The ASA received a total of five complainants, including a dental nurse and dental hygienist, who challenged whether the ads misleadingly implied that Corsodyl could treat all types of gum disease, including periodontitis; and were irresponsible because they encouraged consumers to self-diagnose.
On contacting GlaxoSmithKline, it informed the ASA that the mouthwash was a licensed medicine containing 0.2 per cent w/v chlorhexidine digluconate as the active ingredient which has literature supporting its effective use as an anti-plaque agent and how it has often been considered to be the 'gold standard' ingredient in dentistry.
They added that the product was an aid in the treatment and prevention of gingivitis and that it could also be used in the maintenance of oral hygiene, particularly in situations where tooth brushing could not be adequately used.
Before finally explaining that once a patient had displayed signs of gum disease, a mouthwash such as Corsodyl Mint Mouthwash could be used as an adjunct to daily oral hygiene measures to treat it.
Based on the brand's response and its own investigative efforts, The ASA stated that it understood it was common for gingivitis to be treated with over the counter mouth washes containing chlorhexidine digluconate and that treatment at this stage could be used to prevent the development of periodontitis.
"We considered that ads (a) and (b) made clear that the product was for those with bleeding gums (when brushing) and noted it made no reference to the treatment of any other symptoms."
It also considered that within the context of the ads in their entirety, it was made clear that the product was only suitable for the use of individuals who had blood in their spit when brushing.

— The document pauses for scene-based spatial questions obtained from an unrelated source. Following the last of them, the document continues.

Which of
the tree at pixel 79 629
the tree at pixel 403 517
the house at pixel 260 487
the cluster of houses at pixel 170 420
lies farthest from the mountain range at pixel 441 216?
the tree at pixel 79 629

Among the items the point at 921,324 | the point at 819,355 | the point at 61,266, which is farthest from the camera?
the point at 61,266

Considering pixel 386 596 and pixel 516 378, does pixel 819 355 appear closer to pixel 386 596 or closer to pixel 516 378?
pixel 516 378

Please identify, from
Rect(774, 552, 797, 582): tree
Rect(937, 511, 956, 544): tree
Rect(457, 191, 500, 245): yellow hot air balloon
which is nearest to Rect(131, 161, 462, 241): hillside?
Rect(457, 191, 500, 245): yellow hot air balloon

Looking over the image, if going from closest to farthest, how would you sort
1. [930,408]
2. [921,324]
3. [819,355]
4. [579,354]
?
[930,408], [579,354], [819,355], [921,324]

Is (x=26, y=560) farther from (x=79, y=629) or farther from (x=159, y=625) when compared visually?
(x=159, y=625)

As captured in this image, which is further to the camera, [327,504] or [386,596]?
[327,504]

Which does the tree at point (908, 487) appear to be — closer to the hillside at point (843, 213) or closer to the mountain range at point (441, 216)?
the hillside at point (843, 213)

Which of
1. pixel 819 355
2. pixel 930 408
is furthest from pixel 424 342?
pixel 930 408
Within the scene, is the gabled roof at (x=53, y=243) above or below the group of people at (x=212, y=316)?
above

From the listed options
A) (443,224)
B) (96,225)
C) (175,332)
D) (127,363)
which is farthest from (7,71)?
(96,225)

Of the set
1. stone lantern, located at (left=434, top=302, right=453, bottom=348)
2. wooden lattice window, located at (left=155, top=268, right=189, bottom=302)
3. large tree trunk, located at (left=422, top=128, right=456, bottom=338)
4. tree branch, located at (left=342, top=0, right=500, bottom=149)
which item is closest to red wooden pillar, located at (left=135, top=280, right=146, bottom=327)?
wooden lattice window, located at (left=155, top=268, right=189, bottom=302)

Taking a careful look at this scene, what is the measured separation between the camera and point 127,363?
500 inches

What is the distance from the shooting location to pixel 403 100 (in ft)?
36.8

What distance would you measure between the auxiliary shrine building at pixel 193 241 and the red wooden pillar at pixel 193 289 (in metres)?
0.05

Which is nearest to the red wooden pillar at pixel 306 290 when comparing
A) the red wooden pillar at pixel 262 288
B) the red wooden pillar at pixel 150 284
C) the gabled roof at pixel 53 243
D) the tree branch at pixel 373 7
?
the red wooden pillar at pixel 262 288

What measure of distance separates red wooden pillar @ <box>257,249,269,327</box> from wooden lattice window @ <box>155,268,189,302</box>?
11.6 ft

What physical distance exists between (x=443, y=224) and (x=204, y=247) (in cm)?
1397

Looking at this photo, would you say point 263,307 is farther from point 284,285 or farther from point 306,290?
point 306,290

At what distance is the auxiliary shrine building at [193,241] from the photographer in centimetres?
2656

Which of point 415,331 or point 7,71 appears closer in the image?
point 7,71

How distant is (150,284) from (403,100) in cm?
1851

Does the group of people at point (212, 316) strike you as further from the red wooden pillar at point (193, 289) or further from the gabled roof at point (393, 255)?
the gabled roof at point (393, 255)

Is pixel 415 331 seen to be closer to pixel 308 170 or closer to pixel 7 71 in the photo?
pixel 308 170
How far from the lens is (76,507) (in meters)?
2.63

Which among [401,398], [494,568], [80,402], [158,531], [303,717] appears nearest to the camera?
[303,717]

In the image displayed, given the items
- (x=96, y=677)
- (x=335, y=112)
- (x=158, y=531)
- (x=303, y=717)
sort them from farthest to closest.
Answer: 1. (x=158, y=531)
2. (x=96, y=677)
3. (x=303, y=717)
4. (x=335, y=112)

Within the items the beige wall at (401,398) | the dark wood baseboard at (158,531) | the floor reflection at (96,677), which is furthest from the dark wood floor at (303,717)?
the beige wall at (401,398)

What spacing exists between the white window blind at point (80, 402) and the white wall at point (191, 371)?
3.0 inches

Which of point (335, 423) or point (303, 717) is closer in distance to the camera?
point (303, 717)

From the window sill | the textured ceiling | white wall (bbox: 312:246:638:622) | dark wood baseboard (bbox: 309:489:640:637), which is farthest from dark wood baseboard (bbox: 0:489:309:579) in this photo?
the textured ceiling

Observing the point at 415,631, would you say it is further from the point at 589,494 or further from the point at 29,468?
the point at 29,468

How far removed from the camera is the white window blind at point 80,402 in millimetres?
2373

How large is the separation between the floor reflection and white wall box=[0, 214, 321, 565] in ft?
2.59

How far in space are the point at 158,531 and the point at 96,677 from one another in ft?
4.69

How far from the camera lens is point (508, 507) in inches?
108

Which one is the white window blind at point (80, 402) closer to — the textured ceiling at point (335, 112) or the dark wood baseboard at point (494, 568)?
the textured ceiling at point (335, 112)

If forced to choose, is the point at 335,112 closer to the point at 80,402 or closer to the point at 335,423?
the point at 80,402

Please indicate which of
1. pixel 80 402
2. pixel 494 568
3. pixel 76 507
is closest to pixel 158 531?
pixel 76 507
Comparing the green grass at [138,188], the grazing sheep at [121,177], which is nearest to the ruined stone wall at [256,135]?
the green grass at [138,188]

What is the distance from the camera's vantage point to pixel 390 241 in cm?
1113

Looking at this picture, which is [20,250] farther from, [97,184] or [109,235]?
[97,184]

And that furthermore, both ads contained the text "Always read the label" and noted product labelling made clear that if the symptoms persisted beyond the recommended treatment time, consumers should consult their dentist.
"We therefore considered that the suggestion that consumers self-diagnose and self-medicate for the specific symptom referred to was not irresponsible and concluded that ads (a) and (b) did not breach the Code."